Little Bee - Chris Cleave [90]
Clarissa shivered. “I know. It’s just a bit creepy, that’s all.”
“Is it?”
Clarissa blew a strand of hair out of her eyes. “Sudden, I suppose I mean.”
“Well it wasn’t my idea, if you must know.”
“In which case I revert to my original choice of word.Creepy.”
Now we both stood with our foreheads against the glass, looking down at the traffic.
“I actually came here to talk about work,” I said after a while.
“Fine.”
“I want us to go back to the kind of article we did while we were making our name. Let’s just, for once, put a real-life feature in the ‘Real Life’ slot. That’s all I’m saying. I won’t let you talk me out of it this time.”
“What, then? What kind of a feature?”
“I want us to do a piece on refugees to the UK. Don’t worry, we can do it in the style of the magazine. We can make it about women refugees if you like.”
Clarissa rolled her eyes.
“And yet something in your tone tells me you’re not talking about women refugees with sex toys.”
I smiled.
“What if I said no?” said Clarissa.
“I don’t know. Technically, I suppose, I could sack you.”
Clarissa thought for a moment.
“Why refugees?” she said. “Is this because you’re still cross we didn’t go with the Baghdad woman in the June issue?”
“I just think it’s an issue that isn’t going to go away. May, June, or anytime soon.”
“Fine,” said Clarissa. Then she said, “Would you really sack me, darling?”
“I don’t know. Would you really say no?”
“I don’t know.”
We stood for a long time. In the street below, an Italian-looking boy was cycling past the traffic queue. Mid-twenties, shirtless and tanned, in short white nylon shorts.
“Five,” said Clarissa.
“Out of ten?”
“Out of five, darling.”
I laughed. “There are days when I would cheerfully swap lives with you, Clar.”
Clarissa turned to me. I noticed the very slight mark of foundation left on the windowpane where her forehead had been. It hovered like a light flesh-toned cloud over the bone-white spire of Christ Church Spitalfields.
“Oh Sarah,” said Clarissa. “We go too far back to let one another down. You’re the boss. Of course I’ll get you a feature on refugees, if you really want it. But I really don’t think you understand how quickly people’s eyes will glaze over. It isn’t an issue that affects anyone’s own life, that’s the problem.”
I felt a lurching vertigo and I took a step back from the glass.
“You’ll just have to find an angle,” I said shakily.
Clarissa stared at me. “You’re bereaved, Sarah. You’re not thinking straight. You’re not ready to be back at work yet.”

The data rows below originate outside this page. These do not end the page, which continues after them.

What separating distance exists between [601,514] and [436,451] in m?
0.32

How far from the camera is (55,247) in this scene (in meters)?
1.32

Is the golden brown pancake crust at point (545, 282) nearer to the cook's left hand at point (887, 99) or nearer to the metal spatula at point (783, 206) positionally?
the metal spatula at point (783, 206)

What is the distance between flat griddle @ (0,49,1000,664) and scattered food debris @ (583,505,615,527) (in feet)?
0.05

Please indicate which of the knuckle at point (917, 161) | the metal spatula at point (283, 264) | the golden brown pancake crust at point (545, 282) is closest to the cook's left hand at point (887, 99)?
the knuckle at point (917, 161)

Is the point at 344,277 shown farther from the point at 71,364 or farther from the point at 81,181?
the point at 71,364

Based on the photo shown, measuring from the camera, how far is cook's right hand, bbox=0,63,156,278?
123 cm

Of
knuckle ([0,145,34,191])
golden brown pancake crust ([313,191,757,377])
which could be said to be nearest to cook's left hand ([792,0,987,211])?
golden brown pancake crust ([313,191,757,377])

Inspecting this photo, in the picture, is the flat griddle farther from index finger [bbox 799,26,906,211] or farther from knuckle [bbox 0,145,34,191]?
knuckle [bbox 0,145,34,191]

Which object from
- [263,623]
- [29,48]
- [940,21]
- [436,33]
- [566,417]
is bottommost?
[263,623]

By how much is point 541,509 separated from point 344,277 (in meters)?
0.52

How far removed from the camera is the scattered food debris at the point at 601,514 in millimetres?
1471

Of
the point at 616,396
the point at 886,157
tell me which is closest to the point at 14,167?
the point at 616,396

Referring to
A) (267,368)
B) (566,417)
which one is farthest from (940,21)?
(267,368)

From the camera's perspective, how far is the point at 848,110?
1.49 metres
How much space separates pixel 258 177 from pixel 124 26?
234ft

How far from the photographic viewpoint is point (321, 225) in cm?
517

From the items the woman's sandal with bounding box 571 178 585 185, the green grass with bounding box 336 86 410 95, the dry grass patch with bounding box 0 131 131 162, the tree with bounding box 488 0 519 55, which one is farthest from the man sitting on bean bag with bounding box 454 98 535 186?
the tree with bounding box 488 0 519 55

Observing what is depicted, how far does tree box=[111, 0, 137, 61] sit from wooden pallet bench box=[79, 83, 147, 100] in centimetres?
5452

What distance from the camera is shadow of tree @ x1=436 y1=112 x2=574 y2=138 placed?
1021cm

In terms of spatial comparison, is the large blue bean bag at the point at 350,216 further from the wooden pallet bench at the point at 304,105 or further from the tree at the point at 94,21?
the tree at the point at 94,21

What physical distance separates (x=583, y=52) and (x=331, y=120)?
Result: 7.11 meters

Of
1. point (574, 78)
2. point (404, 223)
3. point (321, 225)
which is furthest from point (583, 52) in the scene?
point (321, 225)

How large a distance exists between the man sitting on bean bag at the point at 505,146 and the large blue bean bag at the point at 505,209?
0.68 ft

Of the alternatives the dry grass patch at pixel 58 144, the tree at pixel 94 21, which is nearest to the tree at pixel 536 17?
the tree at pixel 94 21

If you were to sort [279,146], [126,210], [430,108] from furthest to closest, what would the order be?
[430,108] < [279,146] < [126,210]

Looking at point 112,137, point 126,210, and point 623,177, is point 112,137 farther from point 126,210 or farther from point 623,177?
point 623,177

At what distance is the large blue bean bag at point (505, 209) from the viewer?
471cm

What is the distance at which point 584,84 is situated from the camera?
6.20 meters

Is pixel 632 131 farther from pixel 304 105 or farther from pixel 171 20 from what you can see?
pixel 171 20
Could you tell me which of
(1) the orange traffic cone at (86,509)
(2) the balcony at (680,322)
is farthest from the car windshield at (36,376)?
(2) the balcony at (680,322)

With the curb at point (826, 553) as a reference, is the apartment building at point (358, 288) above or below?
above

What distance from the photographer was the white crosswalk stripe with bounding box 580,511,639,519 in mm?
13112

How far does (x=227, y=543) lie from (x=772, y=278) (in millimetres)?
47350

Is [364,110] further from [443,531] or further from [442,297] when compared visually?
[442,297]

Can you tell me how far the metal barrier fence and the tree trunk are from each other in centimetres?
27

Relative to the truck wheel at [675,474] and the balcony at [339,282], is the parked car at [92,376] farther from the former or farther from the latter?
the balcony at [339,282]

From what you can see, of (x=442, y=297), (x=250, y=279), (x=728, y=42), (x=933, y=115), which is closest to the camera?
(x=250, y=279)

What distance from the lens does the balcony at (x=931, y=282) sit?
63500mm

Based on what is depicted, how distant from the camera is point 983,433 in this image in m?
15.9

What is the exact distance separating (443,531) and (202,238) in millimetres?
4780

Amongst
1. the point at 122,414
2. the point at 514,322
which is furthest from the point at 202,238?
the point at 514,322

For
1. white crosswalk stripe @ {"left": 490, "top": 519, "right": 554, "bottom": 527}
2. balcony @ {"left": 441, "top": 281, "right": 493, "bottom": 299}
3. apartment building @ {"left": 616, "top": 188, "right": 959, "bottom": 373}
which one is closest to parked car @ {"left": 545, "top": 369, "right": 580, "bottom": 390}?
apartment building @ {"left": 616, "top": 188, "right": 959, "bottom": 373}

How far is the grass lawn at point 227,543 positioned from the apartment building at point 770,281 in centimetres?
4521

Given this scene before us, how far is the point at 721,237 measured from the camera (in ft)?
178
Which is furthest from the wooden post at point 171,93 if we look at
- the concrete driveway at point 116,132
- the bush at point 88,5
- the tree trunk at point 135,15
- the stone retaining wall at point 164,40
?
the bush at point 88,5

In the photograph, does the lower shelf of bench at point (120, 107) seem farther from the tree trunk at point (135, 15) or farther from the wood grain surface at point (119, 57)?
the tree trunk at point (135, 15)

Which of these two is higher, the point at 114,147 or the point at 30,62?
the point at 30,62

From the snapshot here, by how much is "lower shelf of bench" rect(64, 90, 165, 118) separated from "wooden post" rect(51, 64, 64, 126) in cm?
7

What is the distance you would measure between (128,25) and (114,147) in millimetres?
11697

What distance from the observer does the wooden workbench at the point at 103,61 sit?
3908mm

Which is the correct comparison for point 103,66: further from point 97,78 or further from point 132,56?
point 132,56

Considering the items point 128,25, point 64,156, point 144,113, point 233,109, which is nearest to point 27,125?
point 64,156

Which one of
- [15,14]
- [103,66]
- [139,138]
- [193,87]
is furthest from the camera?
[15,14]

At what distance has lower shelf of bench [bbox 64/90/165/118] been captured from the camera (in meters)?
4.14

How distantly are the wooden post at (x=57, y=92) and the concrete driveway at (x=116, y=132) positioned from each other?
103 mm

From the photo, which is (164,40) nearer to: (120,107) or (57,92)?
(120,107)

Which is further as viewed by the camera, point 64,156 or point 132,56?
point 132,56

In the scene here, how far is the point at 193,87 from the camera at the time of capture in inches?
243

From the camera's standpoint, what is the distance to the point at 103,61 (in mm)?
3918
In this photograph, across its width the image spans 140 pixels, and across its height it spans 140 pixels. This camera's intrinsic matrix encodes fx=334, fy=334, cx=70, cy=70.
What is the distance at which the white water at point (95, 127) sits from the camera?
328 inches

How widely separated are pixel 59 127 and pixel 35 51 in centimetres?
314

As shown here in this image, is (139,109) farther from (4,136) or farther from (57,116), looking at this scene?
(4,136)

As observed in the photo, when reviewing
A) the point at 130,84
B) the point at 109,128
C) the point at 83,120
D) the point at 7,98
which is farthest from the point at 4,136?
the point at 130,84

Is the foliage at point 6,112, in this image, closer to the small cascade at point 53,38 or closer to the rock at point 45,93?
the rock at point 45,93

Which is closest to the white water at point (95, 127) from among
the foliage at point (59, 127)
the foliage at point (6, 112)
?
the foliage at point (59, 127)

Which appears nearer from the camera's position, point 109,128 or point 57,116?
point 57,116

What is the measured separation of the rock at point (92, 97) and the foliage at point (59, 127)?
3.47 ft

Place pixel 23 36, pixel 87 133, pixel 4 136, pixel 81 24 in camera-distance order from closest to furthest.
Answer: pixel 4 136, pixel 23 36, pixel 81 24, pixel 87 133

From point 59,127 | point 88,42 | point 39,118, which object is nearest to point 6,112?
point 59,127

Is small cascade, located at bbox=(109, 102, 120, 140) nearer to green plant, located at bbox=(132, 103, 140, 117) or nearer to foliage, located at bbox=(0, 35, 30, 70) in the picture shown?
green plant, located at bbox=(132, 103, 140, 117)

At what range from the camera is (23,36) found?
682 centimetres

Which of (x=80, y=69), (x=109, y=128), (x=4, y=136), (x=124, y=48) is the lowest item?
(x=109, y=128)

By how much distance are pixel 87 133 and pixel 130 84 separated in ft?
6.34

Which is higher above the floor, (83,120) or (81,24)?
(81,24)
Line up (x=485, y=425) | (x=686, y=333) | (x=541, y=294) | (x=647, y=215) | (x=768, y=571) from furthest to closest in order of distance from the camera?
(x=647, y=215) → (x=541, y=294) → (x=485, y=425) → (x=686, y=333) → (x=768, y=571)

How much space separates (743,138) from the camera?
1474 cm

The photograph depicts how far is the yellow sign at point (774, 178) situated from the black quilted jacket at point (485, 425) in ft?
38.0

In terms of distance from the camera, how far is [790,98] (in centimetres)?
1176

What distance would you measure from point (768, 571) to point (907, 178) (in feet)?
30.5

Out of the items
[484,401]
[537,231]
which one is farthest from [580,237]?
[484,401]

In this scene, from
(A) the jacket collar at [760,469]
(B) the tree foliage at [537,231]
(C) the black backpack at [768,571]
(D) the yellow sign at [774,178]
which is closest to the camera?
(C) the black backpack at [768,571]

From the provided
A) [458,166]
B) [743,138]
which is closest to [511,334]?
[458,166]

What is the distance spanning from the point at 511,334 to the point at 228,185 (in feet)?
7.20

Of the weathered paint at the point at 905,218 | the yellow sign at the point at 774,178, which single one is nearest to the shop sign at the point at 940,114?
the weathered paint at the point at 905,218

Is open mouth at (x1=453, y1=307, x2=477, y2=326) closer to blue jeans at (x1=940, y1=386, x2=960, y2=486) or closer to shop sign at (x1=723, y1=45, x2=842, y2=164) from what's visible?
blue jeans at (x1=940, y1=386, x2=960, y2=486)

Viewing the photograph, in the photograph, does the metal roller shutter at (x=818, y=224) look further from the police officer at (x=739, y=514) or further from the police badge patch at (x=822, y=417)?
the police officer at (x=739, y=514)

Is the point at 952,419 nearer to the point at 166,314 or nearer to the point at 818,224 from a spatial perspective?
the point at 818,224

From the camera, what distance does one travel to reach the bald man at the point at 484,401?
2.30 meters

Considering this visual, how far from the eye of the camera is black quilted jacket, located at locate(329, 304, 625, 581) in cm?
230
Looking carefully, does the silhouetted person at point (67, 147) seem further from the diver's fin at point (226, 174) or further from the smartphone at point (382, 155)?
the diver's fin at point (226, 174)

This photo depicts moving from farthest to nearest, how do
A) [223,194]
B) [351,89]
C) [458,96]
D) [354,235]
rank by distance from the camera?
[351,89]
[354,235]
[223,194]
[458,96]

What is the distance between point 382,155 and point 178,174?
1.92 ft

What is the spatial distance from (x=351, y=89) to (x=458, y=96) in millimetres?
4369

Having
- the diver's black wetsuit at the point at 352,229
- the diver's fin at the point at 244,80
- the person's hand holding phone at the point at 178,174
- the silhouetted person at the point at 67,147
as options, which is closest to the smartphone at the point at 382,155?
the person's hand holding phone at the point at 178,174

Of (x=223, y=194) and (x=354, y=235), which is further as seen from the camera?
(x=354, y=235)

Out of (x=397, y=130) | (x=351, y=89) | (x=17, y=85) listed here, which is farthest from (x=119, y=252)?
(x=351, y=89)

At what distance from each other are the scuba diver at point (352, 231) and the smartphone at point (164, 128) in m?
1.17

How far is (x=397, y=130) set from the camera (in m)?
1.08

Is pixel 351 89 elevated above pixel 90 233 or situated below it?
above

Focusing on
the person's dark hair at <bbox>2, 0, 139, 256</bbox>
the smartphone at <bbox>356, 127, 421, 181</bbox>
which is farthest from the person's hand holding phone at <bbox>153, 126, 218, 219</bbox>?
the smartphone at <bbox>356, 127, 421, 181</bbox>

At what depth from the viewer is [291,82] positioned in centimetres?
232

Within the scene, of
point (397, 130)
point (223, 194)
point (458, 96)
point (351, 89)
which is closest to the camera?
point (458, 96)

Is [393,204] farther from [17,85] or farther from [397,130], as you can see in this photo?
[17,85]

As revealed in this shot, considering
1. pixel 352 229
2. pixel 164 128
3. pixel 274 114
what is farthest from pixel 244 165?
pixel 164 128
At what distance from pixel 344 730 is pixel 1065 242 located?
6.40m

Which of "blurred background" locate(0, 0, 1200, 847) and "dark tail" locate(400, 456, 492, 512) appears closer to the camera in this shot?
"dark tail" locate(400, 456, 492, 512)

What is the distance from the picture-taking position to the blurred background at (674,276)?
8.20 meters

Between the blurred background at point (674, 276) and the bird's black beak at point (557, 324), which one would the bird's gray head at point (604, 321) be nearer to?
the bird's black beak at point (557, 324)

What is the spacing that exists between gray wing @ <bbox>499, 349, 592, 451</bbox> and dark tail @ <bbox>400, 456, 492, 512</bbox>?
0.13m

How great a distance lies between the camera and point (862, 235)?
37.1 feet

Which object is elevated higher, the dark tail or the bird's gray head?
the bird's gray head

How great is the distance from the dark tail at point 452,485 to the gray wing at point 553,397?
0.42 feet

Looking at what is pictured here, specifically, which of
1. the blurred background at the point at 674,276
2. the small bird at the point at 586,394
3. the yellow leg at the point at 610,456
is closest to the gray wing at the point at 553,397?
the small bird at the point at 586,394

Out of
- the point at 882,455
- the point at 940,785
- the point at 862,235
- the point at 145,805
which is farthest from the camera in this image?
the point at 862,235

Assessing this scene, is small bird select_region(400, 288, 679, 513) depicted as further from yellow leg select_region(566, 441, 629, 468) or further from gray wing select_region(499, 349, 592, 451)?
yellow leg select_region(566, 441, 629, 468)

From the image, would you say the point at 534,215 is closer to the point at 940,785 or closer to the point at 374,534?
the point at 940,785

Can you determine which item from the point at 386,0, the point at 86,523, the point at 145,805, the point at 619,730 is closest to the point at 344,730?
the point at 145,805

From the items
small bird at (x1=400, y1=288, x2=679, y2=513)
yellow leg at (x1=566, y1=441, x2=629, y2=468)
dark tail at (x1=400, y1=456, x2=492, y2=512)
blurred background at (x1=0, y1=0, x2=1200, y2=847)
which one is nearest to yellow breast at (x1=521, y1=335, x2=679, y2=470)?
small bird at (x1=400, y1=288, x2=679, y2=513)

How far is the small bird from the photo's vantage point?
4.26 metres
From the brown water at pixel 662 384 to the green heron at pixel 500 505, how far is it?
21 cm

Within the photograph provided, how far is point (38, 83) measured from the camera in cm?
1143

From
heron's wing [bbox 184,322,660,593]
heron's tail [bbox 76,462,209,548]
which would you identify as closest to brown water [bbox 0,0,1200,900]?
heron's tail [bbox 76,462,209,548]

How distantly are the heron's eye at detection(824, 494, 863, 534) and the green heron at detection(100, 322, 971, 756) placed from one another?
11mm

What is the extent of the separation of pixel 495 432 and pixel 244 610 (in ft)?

“You want my job, is that it Clar?”
She reddened. “You didn’t say that,” she said.
I sat down on the edge of the desk and massaged my temples with my thumbs.
“No, I didn’t. God. I’m so sorry. Anyway, maybe you should have my job. I’m losing the plot, I really am. I don’t see the point in it anymore.”
Clarissa sighed. “I don’t want your job, Sarah.”
She waved her long nails in the direction of the editorial floor.
“They’re still hungry for it, Sarah. Maybe you should move on and let one of them have the job.”
“Do you think they really deserve it?”
“Did we deserve it, at their age?”
“I don’t know, Clarissa. All I remember is how badly I wanted it. Didn’t it seem so thrilling, back then? I thought I could take on the world, I really did. Make real-life issues sexy. Be challenging, remember? The bloody name of our magazine, Clar. Remember why we chose it? Nixie, for heaven’s sake. We were going to bring them in with sex and then immerse them in the issues. We weren’t going to let anyone teach us how to run a magazine. We were going to teach them, remember? Whatever happened to us wanting that?”
“What happened to wanting, Sarah, was getting a few of the things we wanted.”
I smiled, and sat down at my desk. I scrolled through the mocked-up pages on Clarissa’s screen.
“These are actually pretty good,” I said.
“Of course they’re good, darling, I’ve been doing the exact same story every single month for ten years. Cosmetic surgery and sex toys I can do with my eyes closed.”